▶ _Problem description_: Convert the records from the line with "Thinking about vertical" to the line with "224 centimetres" into a two-column CSV with the headers record_text and answer. Give one row per record, with each field in quotation marks and any line breaks replaced by spaces.

──────

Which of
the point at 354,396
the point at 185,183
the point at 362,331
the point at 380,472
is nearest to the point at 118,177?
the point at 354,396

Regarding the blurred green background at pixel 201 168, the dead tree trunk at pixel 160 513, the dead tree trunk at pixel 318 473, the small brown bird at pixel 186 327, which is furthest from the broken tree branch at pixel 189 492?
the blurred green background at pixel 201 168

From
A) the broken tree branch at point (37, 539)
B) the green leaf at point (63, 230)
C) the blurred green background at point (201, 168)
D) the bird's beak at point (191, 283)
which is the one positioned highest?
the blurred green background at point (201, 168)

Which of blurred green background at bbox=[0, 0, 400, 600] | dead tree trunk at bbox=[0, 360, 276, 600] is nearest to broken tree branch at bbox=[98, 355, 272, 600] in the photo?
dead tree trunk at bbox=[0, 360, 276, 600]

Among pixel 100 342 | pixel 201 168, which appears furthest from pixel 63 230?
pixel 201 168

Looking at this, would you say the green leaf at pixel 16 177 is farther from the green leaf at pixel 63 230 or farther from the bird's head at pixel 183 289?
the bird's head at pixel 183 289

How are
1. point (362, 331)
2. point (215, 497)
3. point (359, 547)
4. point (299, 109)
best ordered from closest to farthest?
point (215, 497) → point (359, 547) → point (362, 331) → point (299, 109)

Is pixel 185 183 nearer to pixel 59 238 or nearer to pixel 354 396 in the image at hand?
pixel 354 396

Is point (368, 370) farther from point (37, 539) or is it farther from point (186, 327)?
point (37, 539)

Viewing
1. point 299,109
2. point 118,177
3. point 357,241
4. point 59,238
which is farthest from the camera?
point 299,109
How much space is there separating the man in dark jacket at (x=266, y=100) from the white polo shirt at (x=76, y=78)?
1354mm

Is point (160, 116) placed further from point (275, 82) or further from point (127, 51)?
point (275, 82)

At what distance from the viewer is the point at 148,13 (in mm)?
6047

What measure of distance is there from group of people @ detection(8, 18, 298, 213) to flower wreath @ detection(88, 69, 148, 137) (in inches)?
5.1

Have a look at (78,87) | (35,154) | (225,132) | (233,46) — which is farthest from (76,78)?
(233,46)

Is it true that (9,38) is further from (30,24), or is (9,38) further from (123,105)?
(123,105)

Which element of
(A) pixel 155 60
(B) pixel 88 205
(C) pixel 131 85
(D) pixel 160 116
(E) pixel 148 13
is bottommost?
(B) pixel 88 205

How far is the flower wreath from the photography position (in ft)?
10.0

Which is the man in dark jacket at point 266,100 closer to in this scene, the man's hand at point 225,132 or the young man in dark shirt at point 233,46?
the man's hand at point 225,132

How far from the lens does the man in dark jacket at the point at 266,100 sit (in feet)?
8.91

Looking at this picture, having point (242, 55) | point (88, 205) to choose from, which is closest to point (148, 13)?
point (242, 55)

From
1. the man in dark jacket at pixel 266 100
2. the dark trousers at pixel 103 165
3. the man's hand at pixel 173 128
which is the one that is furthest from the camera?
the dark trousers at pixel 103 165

──────

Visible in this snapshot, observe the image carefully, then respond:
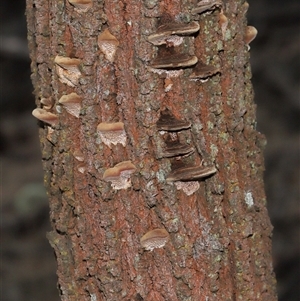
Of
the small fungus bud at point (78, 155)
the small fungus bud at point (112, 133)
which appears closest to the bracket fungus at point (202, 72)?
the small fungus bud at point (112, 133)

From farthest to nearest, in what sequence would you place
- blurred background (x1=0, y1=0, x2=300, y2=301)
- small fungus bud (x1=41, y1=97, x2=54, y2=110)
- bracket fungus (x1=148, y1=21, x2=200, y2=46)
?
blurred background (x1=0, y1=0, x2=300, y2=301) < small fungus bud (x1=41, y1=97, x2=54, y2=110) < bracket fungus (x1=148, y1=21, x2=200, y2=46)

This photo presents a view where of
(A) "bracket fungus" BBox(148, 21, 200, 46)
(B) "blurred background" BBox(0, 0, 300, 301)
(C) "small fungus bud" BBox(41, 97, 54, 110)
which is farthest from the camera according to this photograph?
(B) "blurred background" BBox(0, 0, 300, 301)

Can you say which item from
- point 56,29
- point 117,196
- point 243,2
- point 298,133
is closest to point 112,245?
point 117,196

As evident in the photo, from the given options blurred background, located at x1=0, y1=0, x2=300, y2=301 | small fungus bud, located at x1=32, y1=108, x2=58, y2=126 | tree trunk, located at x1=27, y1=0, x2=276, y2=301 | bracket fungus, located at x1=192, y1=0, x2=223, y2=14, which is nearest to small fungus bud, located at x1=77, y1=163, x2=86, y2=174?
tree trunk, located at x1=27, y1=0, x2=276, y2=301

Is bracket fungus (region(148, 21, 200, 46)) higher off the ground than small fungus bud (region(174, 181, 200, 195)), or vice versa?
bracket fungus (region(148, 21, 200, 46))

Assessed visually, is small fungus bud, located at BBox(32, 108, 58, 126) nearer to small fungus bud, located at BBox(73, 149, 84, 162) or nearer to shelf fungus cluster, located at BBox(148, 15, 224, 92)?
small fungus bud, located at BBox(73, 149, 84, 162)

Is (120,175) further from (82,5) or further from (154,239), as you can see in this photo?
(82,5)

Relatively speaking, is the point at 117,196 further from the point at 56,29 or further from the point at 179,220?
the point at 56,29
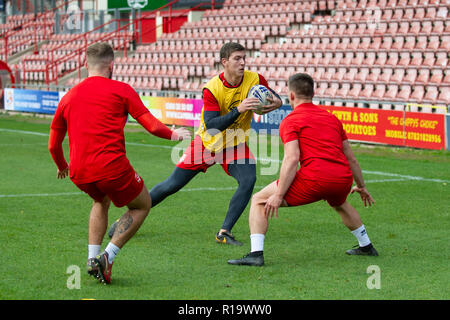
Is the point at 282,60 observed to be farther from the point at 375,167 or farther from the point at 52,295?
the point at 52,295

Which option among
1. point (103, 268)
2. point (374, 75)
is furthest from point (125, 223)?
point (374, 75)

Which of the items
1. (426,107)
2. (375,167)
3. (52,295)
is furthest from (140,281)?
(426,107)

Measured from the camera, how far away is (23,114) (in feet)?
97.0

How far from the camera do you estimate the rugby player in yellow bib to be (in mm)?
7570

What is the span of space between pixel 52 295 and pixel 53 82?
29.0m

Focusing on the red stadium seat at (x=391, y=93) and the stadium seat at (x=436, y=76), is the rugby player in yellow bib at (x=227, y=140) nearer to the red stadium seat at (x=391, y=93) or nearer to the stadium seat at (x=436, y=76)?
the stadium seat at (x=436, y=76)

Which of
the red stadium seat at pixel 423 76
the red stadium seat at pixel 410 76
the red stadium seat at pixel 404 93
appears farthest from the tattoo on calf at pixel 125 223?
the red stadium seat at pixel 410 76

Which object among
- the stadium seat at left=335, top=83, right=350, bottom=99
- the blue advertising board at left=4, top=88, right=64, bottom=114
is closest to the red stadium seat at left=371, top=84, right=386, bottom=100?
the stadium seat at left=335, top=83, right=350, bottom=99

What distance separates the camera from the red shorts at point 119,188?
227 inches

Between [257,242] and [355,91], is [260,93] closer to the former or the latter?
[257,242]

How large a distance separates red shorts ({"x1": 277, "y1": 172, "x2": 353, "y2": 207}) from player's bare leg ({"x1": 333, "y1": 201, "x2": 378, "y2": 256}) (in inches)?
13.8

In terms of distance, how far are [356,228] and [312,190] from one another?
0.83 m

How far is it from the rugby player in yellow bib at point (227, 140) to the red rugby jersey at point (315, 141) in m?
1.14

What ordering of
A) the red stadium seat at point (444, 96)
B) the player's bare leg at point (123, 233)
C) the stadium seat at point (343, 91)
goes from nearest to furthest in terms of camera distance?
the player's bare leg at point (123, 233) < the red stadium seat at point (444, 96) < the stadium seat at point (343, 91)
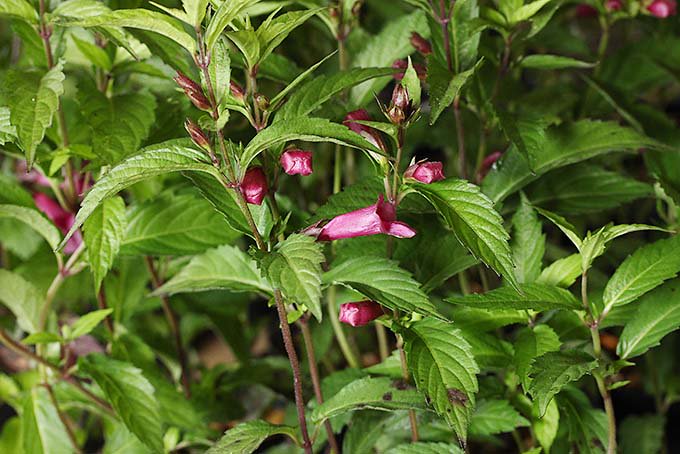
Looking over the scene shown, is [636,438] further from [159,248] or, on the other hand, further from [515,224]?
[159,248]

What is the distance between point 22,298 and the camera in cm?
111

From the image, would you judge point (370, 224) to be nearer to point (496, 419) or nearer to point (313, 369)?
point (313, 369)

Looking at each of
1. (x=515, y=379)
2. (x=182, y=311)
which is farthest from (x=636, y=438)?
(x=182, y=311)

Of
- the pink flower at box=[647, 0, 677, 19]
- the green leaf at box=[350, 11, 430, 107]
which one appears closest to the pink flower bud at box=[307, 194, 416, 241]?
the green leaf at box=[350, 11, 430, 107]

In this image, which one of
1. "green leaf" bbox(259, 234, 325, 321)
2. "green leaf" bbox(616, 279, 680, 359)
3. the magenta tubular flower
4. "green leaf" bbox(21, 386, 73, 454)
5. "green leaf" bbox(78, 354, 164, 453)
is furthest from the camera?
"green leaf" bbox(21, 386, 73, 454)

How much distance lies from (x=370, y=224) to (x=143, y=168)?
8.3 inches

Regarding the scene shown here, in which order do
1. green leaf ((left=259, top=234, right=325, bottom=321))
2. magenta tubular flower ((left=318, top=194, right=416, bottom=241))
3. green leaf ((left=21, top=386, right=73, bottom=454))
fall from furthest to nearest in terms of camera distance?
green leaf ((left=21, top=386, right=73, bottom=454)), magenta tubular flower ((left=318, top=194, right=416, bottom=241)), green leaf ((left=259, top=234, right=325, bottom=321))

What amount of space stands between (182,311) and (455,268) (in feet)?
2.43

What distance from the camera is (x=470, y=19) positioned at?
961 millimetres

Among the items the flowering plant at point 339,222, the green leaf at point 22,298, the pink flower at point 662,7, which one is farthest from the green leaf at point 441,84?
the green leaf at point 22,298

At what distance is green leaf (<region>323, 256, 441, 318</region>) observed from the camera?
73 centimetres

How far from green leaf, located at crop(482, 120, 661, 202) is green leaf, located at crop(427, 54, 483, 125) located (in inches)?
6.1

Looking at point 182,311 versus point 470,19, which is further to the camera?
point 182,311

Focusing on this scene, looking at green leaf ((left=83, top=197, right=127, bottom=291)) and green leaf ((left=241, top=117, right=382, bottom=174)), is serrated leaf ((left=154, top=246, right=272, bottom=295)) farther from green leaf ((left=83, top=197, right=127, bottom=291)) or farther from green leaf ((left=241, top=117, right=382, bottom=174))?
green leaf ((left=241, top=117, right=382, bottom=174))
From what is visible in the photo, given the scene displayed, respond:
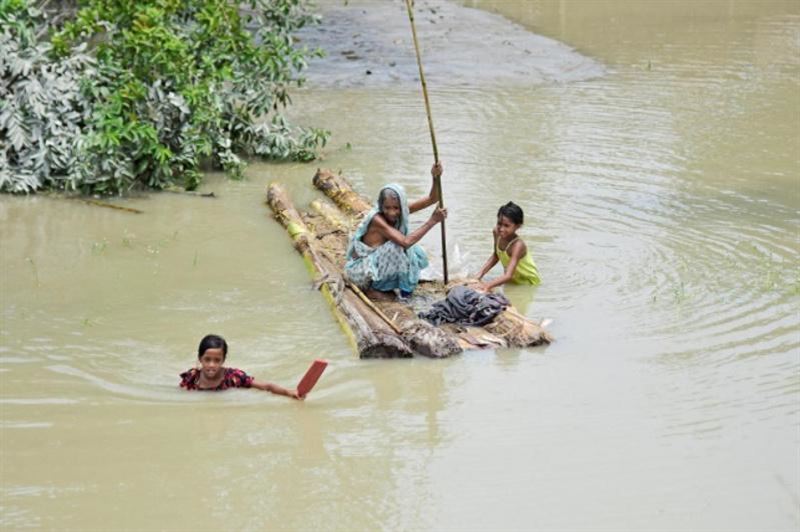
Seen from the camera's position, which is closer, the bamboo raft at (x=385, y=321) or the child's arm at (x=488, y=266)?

──────

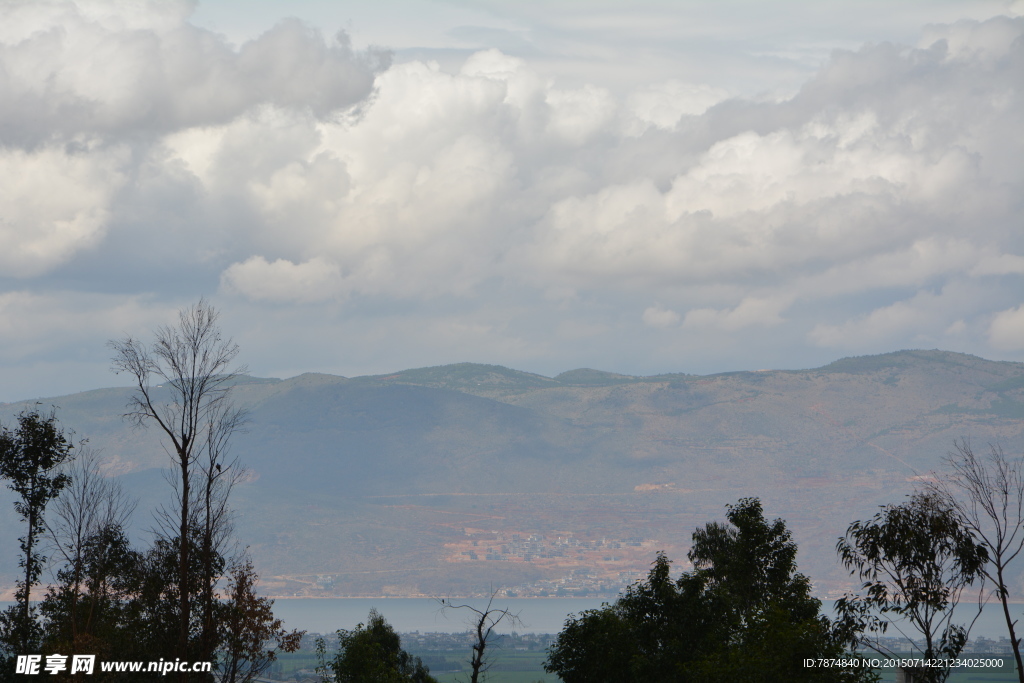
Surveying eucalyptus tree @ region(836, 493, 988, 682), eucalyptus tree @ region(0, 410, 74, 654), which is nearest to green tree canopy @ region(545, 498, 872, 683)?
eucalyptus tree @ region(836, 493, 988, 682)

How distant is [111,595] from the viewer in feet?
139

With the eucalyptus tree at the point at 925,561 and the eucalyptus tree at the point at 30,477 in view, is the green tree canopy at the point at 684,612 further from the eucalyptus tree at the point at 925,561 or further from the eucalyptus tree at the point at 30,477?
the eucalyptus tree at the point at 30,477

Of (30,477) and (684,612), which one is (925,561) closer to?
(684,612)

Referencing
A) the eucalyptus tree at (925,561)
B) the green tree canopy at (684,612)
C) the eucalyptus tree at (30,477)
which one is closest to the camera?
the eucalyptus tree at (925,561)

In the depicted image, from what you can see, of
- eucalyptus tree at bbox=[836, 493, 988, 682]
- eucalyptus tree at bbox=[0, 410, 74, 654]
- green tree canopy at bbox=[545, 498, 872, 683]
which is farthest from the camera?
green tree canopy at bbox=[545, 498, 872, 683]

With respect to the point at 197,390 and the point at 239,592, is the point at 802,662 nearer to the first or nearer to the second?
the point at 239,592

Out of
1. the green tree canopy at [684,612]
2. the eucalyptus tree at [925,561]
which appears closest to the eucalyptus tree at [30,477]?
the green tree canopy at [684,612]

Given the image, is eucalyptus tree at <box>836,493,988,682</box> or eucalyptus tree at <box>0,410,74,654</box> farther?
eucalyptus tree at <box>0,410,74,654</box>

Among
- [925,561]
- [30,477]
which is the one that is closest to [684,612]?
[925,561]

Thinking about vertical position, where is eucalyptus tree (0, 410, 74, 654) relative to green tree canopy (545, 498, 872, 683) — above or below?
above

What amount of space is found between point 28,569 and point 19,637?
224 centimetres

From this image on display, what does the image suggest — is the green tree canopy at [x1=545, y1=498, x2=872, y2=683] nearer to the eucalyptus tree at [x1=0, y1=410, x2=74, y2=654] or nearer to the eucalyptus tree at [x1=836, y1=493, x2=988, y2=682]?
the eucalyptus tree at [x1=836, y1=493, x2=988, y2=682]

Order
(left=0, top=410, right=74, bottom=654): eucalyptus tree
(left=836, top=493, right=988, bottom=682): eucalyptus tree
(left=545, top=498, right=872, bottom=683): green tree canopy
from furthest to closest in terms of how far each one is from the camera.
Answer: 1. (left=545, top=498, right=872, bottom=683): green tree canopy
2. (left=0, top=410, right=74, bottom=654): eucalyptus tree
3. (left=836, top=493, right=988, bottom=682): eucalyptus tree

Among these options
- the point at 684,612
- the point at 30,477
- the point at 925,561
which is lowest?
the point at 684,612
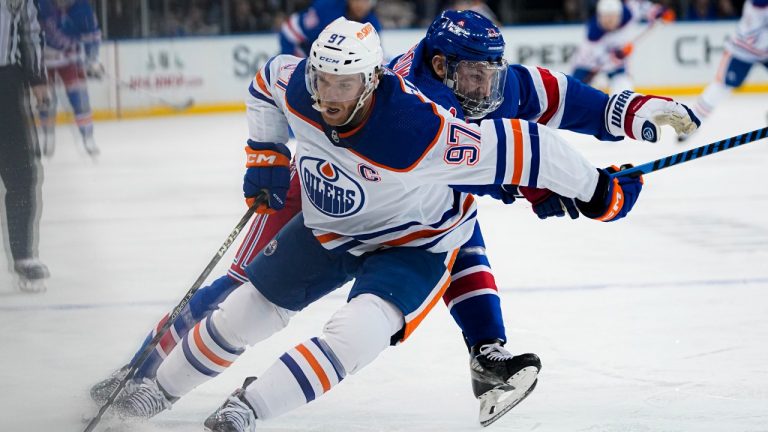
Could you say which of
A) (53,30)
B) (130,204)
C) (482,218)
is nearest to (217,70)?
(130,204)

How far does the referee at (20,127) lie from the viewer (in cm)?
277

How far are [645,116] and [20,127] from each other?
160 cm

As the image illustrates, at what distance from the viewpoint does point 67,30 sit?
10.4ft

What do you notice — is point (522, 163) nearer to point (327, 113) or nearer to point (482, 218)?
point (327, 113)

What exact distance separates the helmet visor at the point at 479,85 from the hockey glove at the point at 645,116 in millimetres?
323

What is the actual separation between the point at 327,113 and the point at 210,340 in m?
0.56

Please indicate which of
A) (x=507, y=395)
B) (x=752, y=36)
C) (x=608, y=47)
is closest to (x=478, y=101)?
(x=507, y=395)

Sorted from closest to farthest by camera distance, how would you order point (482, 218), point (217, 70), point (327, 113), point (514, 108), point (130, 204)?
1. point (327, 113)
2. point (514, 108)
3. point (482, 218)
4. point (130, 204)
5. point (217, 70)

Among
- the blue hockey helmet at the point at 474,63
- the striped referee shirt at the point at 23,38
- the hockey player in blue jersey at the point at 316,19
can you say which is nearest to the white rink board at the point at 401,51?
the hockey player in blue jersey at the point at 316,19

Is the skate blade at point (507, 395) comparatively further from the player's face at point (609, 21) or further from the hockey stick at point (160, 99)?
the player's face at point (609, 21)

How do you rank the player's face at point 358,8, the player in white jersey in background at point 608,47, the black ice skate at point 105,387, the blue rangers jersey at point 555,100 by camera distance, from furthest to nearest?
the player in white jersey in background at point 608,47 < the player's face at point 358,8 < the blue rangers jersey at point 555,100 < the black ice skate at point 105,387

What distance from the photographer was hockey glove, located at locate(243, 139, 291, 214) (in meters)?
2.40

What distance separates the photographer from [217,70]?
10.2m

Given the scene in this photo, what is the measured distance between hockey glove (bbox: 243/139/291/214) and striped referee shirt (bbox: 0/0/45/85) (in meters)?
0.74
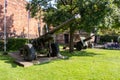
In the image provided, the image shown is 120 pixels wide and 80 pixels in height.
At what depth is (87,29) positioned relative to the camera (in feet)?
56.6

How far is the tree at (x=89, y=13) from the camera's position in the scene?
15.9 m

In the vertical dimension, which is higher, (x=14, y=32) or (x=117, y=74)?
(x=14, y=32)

──────

▶ _Answer to this problem_:
record_text,answer
"Thinking about vertical position, where is eucalyptus tree (0, 410, 74, 654) relative to green tree canopy (545, 498, 872, 683) — above or below?","above"
"What amount of space is found between point 28,569 and point 19,637?","224 centimetres"